**EXTRACT TO READ:**
# Wire type for Rollers..



## ThePoultryFarm (Oct 1, 2010)

Is chicken wire suitable for the roller loft i am making? Any pros/cons with it?


----------



## spirit wings (Mar 29, 2008)

all cons, the wholes in it are too big as mice and snakes can get in the loft, plus it stretches over time and looks bad, even a large dog could crush it in or break it.. what you want is one half inch or one fourth inch hardware cloth...


----------



## ThePoultryFarm (Oct 1, 2010)

I guess I should explain the situation a little better..

I have an insulated 10X14X8 chicken coop. I am sectioning a portion of it off (about 6X10X8 to be used as a pigeon loft. This building is so secure, I have not even seen flies in it..  The chicken wire would be used solely as the indoor divider. The reason I would rather use CW as opposed to hardware cloth is 1.) cost and 2.) I can never stretch the HC to where it looks nice..


----------



## spirit wings (Mar 29, 2008)

arherp said:


> I guess I should explain the situation a little better..
> 
> I have an insulated 10X14X8 chicken coop. I am sectioning a portion of it off (about 6X10X8 to be used as a pigeon loft. This building is so secure, I have not even seen flies in it..  The chicken wire would be used solely as the indoor divider. The reason I would rather use CW as opposed to hardware cloth is 1.) cost and 2.) I can never stretch the HC to where it looks nice..

**ACTIVITY A:**
Answer these about the thread on loft wire:
(i) What sizes of hardware cloth does spirit wings recommend?
(ii) About what dimensions does ThePoultryFarm give for the section to be used as a pigeon loft?
(iii) What two reasons does ThePoultryFarm give for preferring chicken wire to hardware cloth?
**ACTIVITY B:** Write out the stretch of the thread on loft wire from "Is chicken wire" through "inch hardware cloth...".

**SOURCE MATERIAL:**
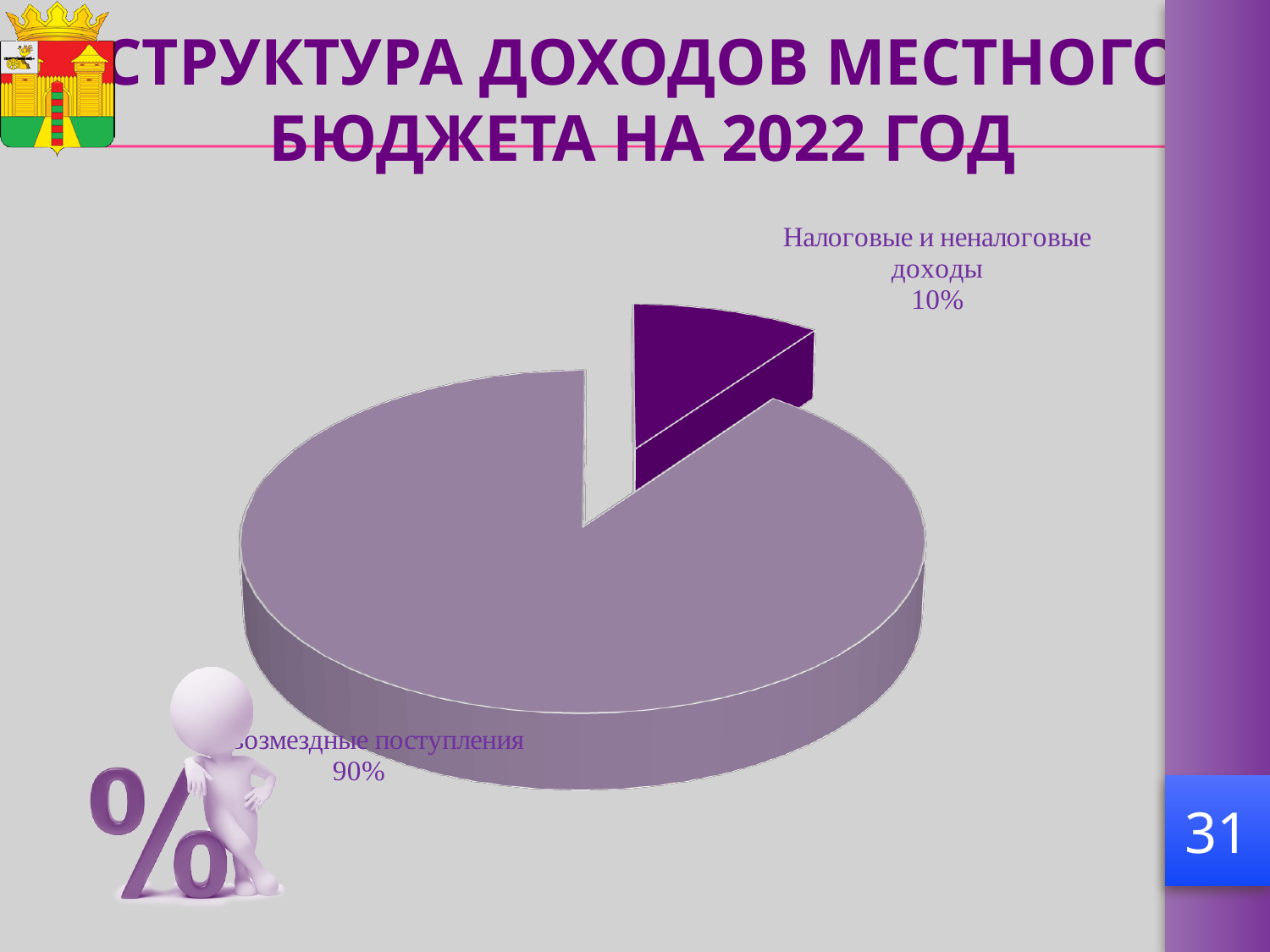
What is the title of the slide containing the pie chart? СТРУКТУРА ДОХОДОВ МЕСТНОГО БЮДЖЕТА НА 2022 ГОД What is the difference in percentage points between the "Безвозмездные поступления" slice and the "Налоговые и неналоговые доходы" slice? 80 percentage points What kind of chart is shown on the slide? Pie chart Which slice of the pie is the smallest? Налоговые и неналоговые доходы Which slice of the pie is the largest? Безвозмездные поступления What share of the pie is labelled "Безвозмездные поступления"? 90% What is the total of the two percentages shown on the pie chart? 100% Which slice of the pie is drawn in dark purple and pulled out from the rest of the pie? Налоговые и неналоговые доходы What share of the pie is labelled "Налоговые и неналоговые доходы"? 10% How many slices does the pie chart have? 2 Which is larger: the share for "Налоговые и неналоговые доходы" or the share for "Безвозмездные поступления"? Безвозмездные поступления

**ANSWER A:**
(i) One half inch or one fourth inch hardware cloth.
(ii) About 6X10X8.
(iii) Cost, and never being able to stretch the hardware cloth so that it looks nice.

**ANSWER B:**
Is chicken wire suitable for the roller loft i am making? Any pros/cons with it?


----------



## spirit wings (Mar 29, 2008)

all cons, the wholes in it are too big as mice and snakes can get in the loft, plus it stretches over time and looks bad, even a large dog could crush it in or break it.. what you want is one half inch or one fourth inch hardware cloth...